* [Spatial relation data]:
----
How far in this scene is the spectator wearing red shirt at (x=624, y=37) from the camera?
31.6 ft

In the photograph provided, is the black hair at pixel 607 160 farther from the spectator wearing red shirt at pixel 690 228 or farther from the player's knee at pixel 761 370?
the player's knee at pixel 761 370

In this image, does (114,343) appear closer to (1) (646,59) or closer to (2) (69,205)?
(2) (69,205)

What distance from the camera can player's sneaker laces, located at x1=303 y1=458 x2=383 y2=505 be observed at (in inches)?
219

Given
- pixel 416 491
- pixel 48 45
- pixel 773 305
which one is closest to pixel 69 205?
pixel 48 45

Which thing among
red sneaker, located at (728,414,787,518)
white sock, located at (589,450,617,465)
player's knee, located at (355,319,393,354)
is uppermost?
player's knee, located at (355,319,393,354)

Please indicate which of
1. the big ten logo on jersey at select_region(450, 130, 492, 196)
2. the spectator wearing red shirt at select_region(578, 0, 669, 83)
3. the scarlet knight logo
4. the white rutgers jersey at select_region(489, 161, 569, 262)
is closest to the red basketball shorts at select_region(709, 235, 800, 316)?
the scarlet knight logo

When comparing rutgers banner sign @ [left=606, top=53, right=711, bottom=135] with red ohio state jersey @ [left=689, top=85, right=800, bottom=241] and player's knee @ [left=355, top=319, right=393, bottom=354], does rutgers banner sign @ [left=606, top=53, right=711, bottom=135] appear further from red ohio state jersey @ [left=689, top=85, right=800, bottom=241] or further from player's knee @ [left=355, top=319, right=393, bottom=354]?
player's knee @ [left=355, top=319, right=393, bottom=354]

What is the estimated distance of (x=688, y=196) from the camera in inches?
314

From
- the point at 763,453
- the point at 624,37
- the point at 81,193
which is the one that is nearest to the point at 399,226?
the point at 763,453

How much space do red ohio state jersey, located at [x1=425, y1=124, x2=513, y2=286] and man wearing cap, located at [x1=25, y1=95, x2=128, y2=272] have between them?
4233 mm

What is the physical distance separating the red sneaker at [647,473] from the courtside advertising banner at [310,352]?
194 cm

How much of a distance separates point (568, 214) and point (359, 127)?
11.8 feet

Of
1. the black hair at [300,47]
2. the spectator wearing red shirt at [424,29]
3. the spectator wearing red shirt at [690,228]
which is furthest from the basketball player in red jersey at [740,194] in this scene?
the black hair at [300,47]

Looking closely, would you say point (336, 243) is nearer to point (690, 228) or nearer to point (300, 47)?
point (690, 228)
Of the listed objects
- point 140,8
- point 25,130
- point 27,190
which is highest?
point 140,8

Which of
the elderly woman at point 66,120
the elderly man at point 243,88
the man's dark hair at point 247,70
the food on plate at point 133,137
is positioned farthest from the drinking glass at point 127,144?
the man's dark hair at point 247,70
----
* [Stated problem]:
Present every line of the entries above as a numbered list, leaving out the blank lines.

* [Solution to the exercise]:
1. How far in this scene is the spectator wearing red shirt at (x=624, y=37) from the camera?
2. 31.6 ft
3. In the photograph provided, is the black hair at pixel 607 160 farther from the spectator wearing red shirt at pixel 690 228 or farther from the player's knee at pixel 761 370?
4. the player's knee at pixel 761 370
5. In this image, does (114,343) appear closer to (1) (646,59) or closer to (2) (69,205)?
6. (2) (69,205)
7. What distance from the camera can player's sneaker laces, located at x1=303 y1=458 x2=383 y2=505 be observed at (in inches)?
8. 219
9. Given
10. - pixel 416 491
11. - pixel 48 45
12. - pixel 773 305
13. which one is closest to pixel 69 205?
14. pixel 48 45
15. Which thing among
16. red sneaker, located at (728,414,787,518)
17. white sock, located at (589,450,617,465)
18. player's knee, located at (355,319,393,354)
19. is uppermost?
20. player's knee, located at (355,319,393,354)
21. Please indicate which of
22. 1. the big ten logo on jersey at select_region(450, 130, 492, 196)
23. 2. the spectator wearing red shirt at select_region(578, 0, 669, 83)
24. 3. the scarlet knight logo
25. 4. the white rutgers jersey at select_region(489, 161, 569, 262)
26. is closest to the red basketball shorts at select_region(709, 235, 800, 316)?
27. the scarlet knight logo
28. When comparing rutgers banner sign @ [left=606, top=53, right=711, bottom=135] with red ohio state jersey @ [left=689, top=85, right=800, bottom=241] and player's knee @ [left=355, top=319, right=393, bottom=354], does rutgers banner sign @ [left=606, top=53, right=711, bottom=135] appear further from red ohio state jersey @ [left=689, top=85, right=800, bottom=241] or further from player's knee @ [left=355, top=319, right=393, bottom=354]?
29. player's knee @ [left=355, top=319, right=393, bottom=354]
30. What is the estimated distance of (x=688, y=196) from the camera in inches?
31. 314
32. From
33. - the point at 763,453
34. - the point at 624,37
35. - the point at 81,193
36. which is the one that is nearest to the point at 399,226?
37. the point at 763,453
38. How much space do red ohio state jersey, located at [x1=425, y1=124, x2=513, y2=286] and man wearing cap, located at [x1=25, y1=95, x2=128, y2=272] have between them?
39. 4233 mm
40. What is the physical distance separating the red sneaker at [647,473] from the courtside advertising banner at [310,352]?
41. 194 cm
42. How much of a distance separates point (568, 214) and point (359, 127)?
43. 11.8 feet
44. Of
45. 1. the black hair at [300,47]
46. 2. the spectator wearing red shirt at [424,29]
47. 3. the spectator wearing red shirt at [690,228]
48. which is furthest from the basketball player in red jersey at [740,194] in this scene?
49. the black hair at [300,47]
50. Looking closely, would you say point (336, 243) is nearer to point (690, 228) or nearer to point (300, 47)?
51. point (690, 228)
52. Of the listed objects
53. - point 140,8
54. - point 25,130
55. - point 27,190
56. which is highest?
57. point 140,8
58. Which of
59. the elderly woman at point 66,120
60. the elderly man at point 243,88
61. the man's dark hair at point 247,70
62. the food on plate at point 133,137
63. is positioned farthest from the drinking glass at point 127,144?
64. the man's dark hair at point 247,70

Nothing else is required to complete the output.